There are many types of load balancing approaches and software. One that is particularly easy to use in the context of the mosaic pipeline executor network, where the atomic data chunks are fairly uniform in size and the CPUs are fairly uniform in speed, is data flow balancing. In this context, when an MEF executor separates the data into pieces to be executed independently on multiple SIF executors, the pieces are assigned to executors with the least amount of data pending.
For the type of executor where the triggers consist of data being placed in a directory (such as OPUS), the load balancing component in the executor or module looks at the number of files. From the pool of SIF trigger directories it assigns pieces to those with the least backlog. This indirectly optimizes for different CPU speeds since an SIF executor on a slower machines will soon have a higher backlog and no new data will be assigned until it processes some of its data.
This approach has the primary benefit that no specialized software is required. All a module in the MEF executor whose output data is mulitple data parallel pieces for various SIF executors has to do is look through a list of network directories (typically on different CPUs), determine the number of trigger files pending in those it can reach (to account for machines going down), and then assign the M pieces to the N directories in order of least backlog. N can be less than or greater than M and N can change during runtime.
A status monitor (described elsewhere) will eventually notice that any pieces that were pending have timed out due to a macnine crashing and the operator can restart things for another machine. If the computer crash doesn't destroy data, the alternative is that when the machine reboots and the executors are restarted they can continue on provided the executors are designed to be restartable from the point of the crash.
Strawman Detail
The first stage of the NOAO Mosaic Pipeline starts with an MEF executor. The point where this will break up the data for multile SIF executors is after crosstalk correction. The I/O can be optimized by having the crosstalk operation output the pieces directly to the trigger directories. This can be done using IRAF networking.
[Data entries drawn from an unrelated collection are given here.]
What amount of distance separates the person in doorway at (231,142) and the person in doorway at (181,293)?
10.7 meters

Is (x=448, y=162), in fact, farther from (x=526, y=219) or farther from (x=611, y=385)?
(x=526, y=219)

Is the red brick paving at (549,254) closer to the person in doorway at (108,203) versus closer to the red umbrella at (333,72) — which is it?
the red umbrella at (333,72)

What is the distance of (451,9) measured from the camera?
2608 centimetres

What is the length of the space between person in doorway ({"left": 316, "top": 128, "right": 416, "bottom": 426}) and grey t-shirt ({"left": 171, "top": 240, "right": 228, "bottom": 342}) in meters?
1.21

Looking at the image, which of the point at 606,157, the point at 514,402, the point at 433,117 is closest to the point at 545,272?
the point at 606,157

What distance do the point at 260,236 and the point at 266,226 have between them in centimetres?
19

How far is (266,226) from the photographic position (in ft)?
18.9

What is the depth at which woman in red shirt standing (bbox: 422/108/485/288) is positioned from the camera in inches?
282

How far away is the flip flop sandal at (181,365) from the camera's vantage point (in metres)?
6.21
So the input to the crosstalk module is an MEF file in some directory. The list of output names is generated by looking through a list of potential CPUs and trigger directories and generating the output names as outlined previously with the IRAF nodename syntax. The normal output image open and I/O will then simply cause the data to appear in the SIF trigger directory. This eliminates the need for a separate MEF splitting and rcp-type of operation.
Steps:
mpl1!Opus/CCDpipe/ mpl2!Opus/CCDpipe/ mpl3!Opus/CCDpipe/ mpl4!Opus/CCDpipe/ mpl5!Opus/CCDpipe/ mpl6!Opus/CCDpipe/ etc.
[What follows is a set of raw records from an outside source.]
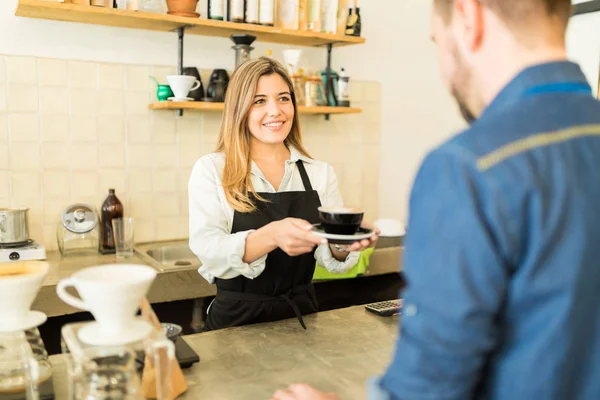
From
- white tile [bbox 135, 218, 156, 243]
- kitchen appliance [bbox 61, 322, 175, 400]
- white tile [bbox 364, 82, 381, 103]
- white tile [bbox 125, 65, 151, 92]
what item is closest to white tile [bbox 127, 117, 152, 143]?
white tile [bbox 125, 65, 151, 92]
Note that this can include the local node since the MEF pipeline might be any of the same set of machines. This also allows things to run on a single machine, albeit slowly.
mpl1!Opus/CCDpipe/obj012_im1.fits mpl2!Opus/CCDpipe/obj012_im2.fits mpl4!Opus/CCDpipe/obj012_im3.fits mpl1!Opus/CCDpipe/obj012_im4.fits mpl2!Opus/CCDpipe/obj012_im5.fits etc.
IRAF networking is as optimal as other networking methods such as NFS and PVM. In particular, it automatically spawns a server process on the machine that stays active and so there is no need to spawn a process every time an image is copied or the directory is queried.